## PAGE TEXT
__________

Best practice for storing tags in a database?

John Dewans picture John Dewans · Aug 18, 2010 · Viewed 34k times · Source

I developed a site that uses tags (key words) in order to categorize photographs. Right now, what I have in my MySQL database is a table with the following structure:

image_id (int)
tag      (varchar(32))

Every time someone tags an image (if the tag is valid and has enough votes) it's added to the database. I think that this isn't the optimal way of doing things since now that I have 5000+ images with tags, the tags table has over 40000 entries. I fear that this will begin to affect performance (if it's not already affecting it).

I considered this other structure thinking that it'd be faster to fetch the tags associated to a particular image but then it looks horrible for when I want to get all the tags, or the most popular one for instance:

image_id (int)
tags     (text) //comma delimited list of tags for the image

Is there a correct way of doing this or are both ways more or less the same? Thoughts?

Answer

OMG Ponies picture OMG Ponies · Aug 18, 2010

Use a many-to-many table to link a TAG record to an IMAGE record:

IMAGE

DROP TABLE IF EXISTS `example`.`image`;
CREATE TABLE  `example`.`image` (
  `image_id` int(10) unsigned NOT NULL auto_increment,
  PRIMARY KEY  (`image_id`)
) ENGINE=InnoDB DEFAULT CHARSET=latin1;

TAG

DROP TABLE IF EXISTS `example`.`tag`;
CREATE TABLE  `example`.`tag` (
 `tag_id` int(10) unsigned NOT NULL auto_increment,
 `description` varchar(45) NOT NULL default '',
 PRIMARY KEY  (`tag_id`)
) ENGINE=InnoDB DEFAULT CHARSET=latin1;

IMAGE_TAG_MAP

DROP TABLE IF EXISTS `example`.`image_tag_map`;
CREATE TABLE  `example`.`image_tag_map` (
 `image_id` int(10) unsigned NOT NULL default '0',
 `tag_id` int(10) unsigned NOT NULL default '0',
 PRIMARY KEY  (`image_id`,`tag_id`),
 KEY `tag_fk` (`tag_id`),
 CONSTRAINT `image_fk` FOREIGN KEY (`image_id`) REFERENCES `image` (`image_id`),
 CONSTRAINT `tag_fk` FOREIGN KEY (`tag_id`) REFERENCES `tag` (`tag_id`)
) ENGINE=InnoDB DEFAULT CHARSET=latin1;

__________

## DATA EXTRACT
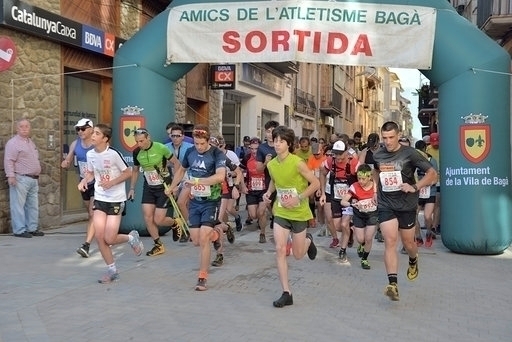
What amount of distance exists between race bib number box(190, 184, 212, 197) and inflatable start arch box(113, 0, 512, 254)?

__________

In the forum thread about storing tags in a database, how many entries does the asker say the tags table has?

## RIGHT ANSWER
Over 40000 entries.